======== TEXTO DO EXERCÍCIO

Estou desde março ouvindo inúmeras novas cantoras, buscando ver se encontro talentos como o de Samara Joy, e até consegui ouvir algumas novas cantoras bastante promissoras, como a versátil e dona de uma voz poderosa Lady Blackbird (que indicarei no Playlist de agosto), porém enquanto escrevia o Opinião falando do quesito Textura de nossa Metodologia , citei como uma das maiores referências em vozes femininas Ella Fitzgerald, e isso ficou orbitando minha mente, até que decidi realizar este tributo à maior Dama do Jazz de todos os tempos!

E também a minha filha, que cada dia me surpreende mais com sua sensibilidade ao me mostrar sua playlist e ouvir Ella, Sinatra, Armstrong, entre inúmeros artistas novos que eu simplesmente desconhecia, e que me surpreenderam pelo seu talento – completamente na contramão do que a garotada em sua idade está curtindo.

Aí pensei, com meus botões: “será que nossos leitores mais jovens, que nos conheceram através da Audiofone, talvez não se interessem também em conhecer essa voz única que um dia viveu neste planeta?”.

As pessoas se comovem com a triste história de vida de Billie Holiday (sem dúvida trágica), e se esquecem que Ella também passou por enorme sofrimento e solidão antes de se tornar conhecida e admirada. Os pais se separaram logo após seu nascimento, em 1917, e aos 14 anos perdeu sua mãe e, pouco tempo depois, também seu padrasto e seu meio-irmão.

Ficando órfã, a menina ficou tão abalada com a sequência trágica, que abandonou a escola e foi trabalhar na noite, primeiro como vigia de um bordel em Nova York e depois foi trabalhar com a máfia de apostas ilegais. Até ser presa e encaminhada para um reformatório, do qual, devido aos maus tratos, fugiu para viver nas ruas, sem dinheiro, em plena depressão de 1923.

Havia, nas tardes de domingo no teatro Apollo, um show de calouros em que os ganhadores recebiam algum trocado, e Ella desesperada se inscreveu para dançar sapateado. Porém, ao subir ao palco, muda de opinião e resolve cantar uma música em homenagem a sua mãe, Judy, e os jurados ficaram impressionados com sua extensão de três oitavas, sua dicção impecável, afinação, e sua facilidade em cantar sem fazer esforço ou agredir as cordas vocais.

Atravessou a grande depressão fazendo bicos em serviços diários e se apresentando nos shows de calouros, até que em 1935 conseguiu um teste para a banda do baterista Chick Webb – que emplaca nas rádios e clubes de dança o sucesso A Tisket A Tasket – seria o início de sua retumbante carreira. Em 4 anos Ella, da cantora da Orquestra de Webb, se transformou na líder dessa mesma orquestra, com a morte do baterista.

================
======== MATERIAL

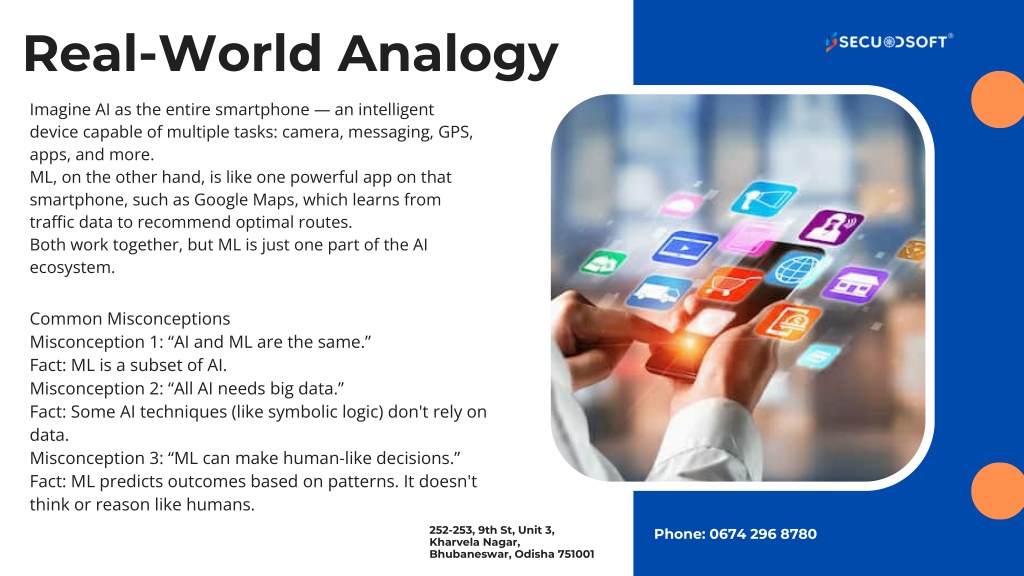 Real-World Analogy

SECUODSOFT®

Imagine AI as the entire smartphone — an intelligent device capable of multiple tasks: camera, messaging, GPS, apps, and more.
ML, on the other hand, is like one powerful app on that smartphone, such as Google Maps, which learns from traffic data to recommend optimal routes.
Both work together, but ML is just one part of the AI ecosystem.

Common Misconceptions
Misconception 1: “AI and ML are the same.”
Fact: ML is a subset of AI.
Misconception 2: “All AI needs big data.”
Fact: Some AI techniques (like symbolic logic) don't rely on data.
Misconception 3: “ML can make human-like decisions.”
Fact: ML predicts outcomes based on patterns. It doesn't think or reason like humans.

252-253, 9th St, Unit 3, Kharvela Nagar, Bhubaneswar, Odisha 751001

Phone: 0674 296 8780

================

> TAREFA 1
Repita fielmente o trecho do texto sobre Ella Fitzgerald que começa nas palavras "Estou desde março" e termina depois de "idade está curtindo.".
> TAREFA 2
Indique se cada afirmação a seguir está de acordo com o texto sobre Ella Fitzgerald, respondendo sim ou não e citando literalmente as palavras do texto que decidem a questão. (a) Os pais de Ella se separaram logo depois que ela nasceu. (b) No show de calouros do teatro Apollo, Ella dançou sapateado no palco. (c) Em 1935, Ella conseguiu um teste para a banda do baterista Chick Webb.
> TAREFA 3
Prossiga o texto sobre Ella Fitzgerald a partir da última frase apresentada.

> RESPOSTA 1
Estou desde março ouvindo inúmeras novas cantoras, buscando ver se encontro talentos como o de Samara Joy, e até consegui ouvir algumas novas cantoras bastante promissoras, como a versátil e dona de uma voz poderosa Lady Blackbird (que indicarei no Playlist de agosto), porém enquanto escrevia o Opinião falando do quesito Textura de nossa Metodologia , citei como uma das maiores referências em vozes femininas Ella Fitzgerald, e isso ficou orbitando minha mente, até que decidi realizar este tributo à maior Dama do Jazz de todos os tempos!

E também a minha filha, que cada dia me surpreende mais com sua sensibilidade ao me mostrar sua playlist e ouvir Ella, Sinatra, Armstrong, entre inúmeros artistas novos que eu simplesmente desconhecia, e que me surpreenderam pelo seu talento – completamente na contramão do que a garotada em sua idade está curtindo.

> RESPOSTA 2
(a) Sim: "Os pais se separaram logo após seu nascimento, em 1917".
(b) Não: "ao subir ao palco, muda de opinião e resolve cantar uma música em homenagem a sua mãe, Judy".
(c) Sim: "em 1935 conseguiu um teste para a banda do baterista Chick Webb".

> RESPOSTA 3
O conjunto passa a se chamar Ella Fitzgerald and Her Famous Band. Foram anos de turnês por todo os Estados Unidos, e inúmeros discos gravados. No entanto, cantar e administrar uma banda foi deixando Ella insatisfeita, até que em 1941 decidiu acabar com a orquestra e seguir carreira solo.

Foi a decisão mais assertiva de toda sua carreira.

Assim que anunciou sua decisão, a gravadora inglesa Decca Records lhe ofereceu um excelente contrato em que, além de discos para o selo, ofereceu a ela participar da turnê mundial da Jazz at the Philarmonic, dirigida pelo empresário Norman Granz, e lhe deu a liberdade de participar de outras bandas, como a de Dizzy Gillespie.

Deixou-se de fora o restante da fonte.